People handle trauma in different ways. If you’re the person that’s going to lead the brigade in empowerment through sharing, by golly, do it. Shout it from the rooftops, and make those that perpetuate this violence fear you and learn from you. If you’re the person that is going to survive and find peace by working through this experience privately, do that. Never feel obligated to share and disturb that space, unless you think that’s what’s going to be best for you. Never feel obligated to attend an event that is going to send you back to that place of pain, even if you are willing to share, if you don’t feel comfortable doing so.
This event is survivor-centered, meaning that if this space isn’t right for you, then you don’t have to be in it, but the programmers are doing everything in their power to make this as comfortable for you as possible given the material being discussed.
For those of you who have not survived an experience of sexual assault or abuse and find yourselves not interested in Take Back the Night, I’d like you to question this feeling.
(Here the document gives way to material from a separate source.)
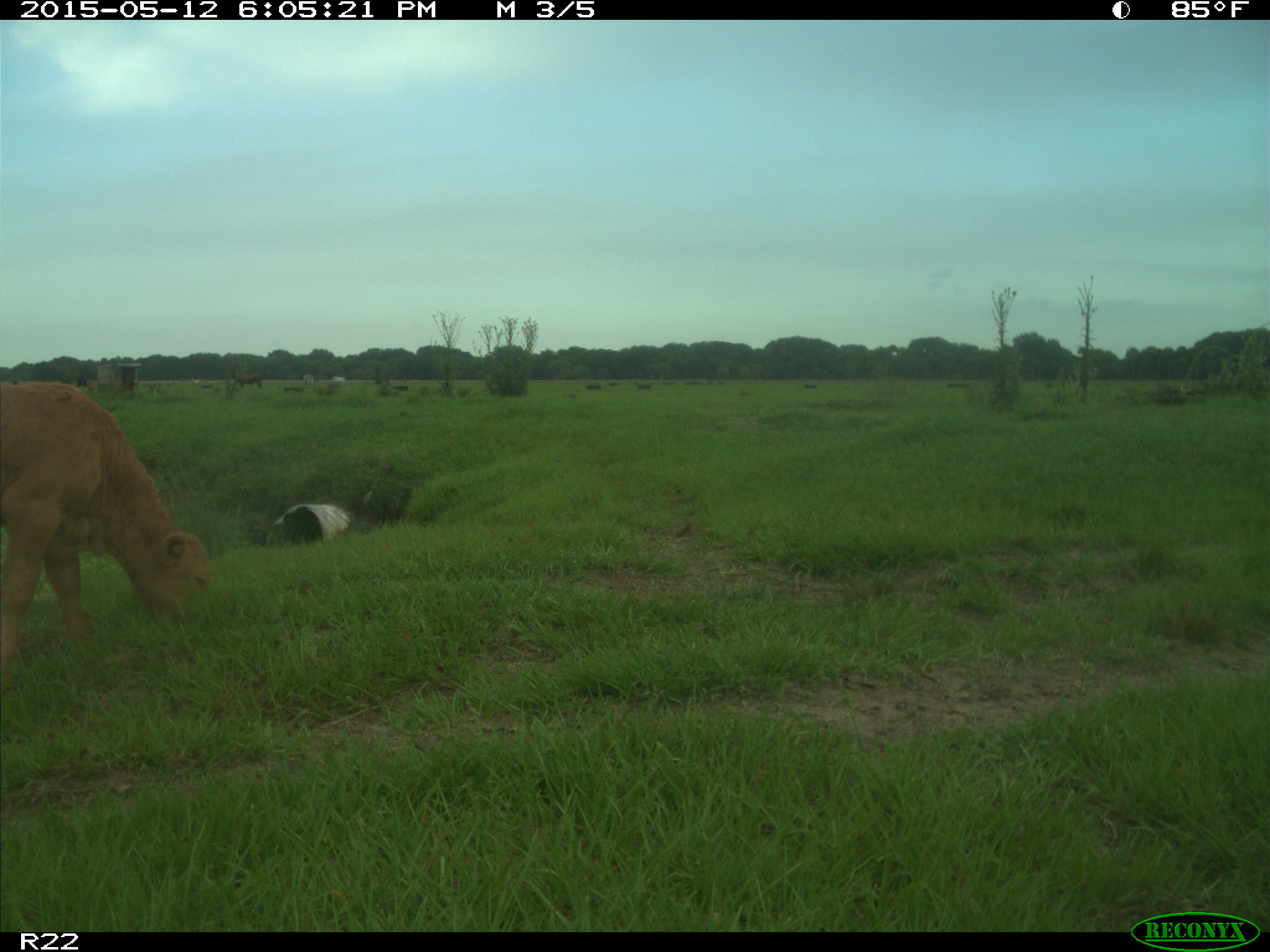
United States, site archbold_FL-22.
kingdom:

There is an overwhelming chance that this event matters deeply to someone you care for. There is a chance that an event like this may mean the world to you in the future. Sexual assault is a pervasive issue on this campus that you should care about. Sexual assault is a pervasive issue in the world, and you should care about it. I can only imagine that hearing these stories could help you understand this or at least understand why everyone seems to care so freaking much.
I’m sure you’ve seen the flyering, and the GroupMe posts and the Facebook invites. I’m sure you liked the posts, or clicked “interested.” It’s the right thing to do: To care about other humans who have suffered or are suffering. There is something more you can do though. You can actually go. You can sit in a room full of individuals who are bearing their souls; and you can listen, you can learn and you can speak. You can be a supporter, you can be an empowerer and you can ask for help.
Thank you to the individuals who are choosing to speak at this event. Thank you to the individuals who are choosing to have someone else speak for them at this event. Thank you to the individuals who are choosing to attend this event even if they are not quite ready to speak and may never be. Thank you to the students who are choosing to attend this event as allies, as friends and as people who support, believe, advocate and stand with survivors unconditionally. Thank you to LIVE, SARAH, and Student Union for providing this much needed space.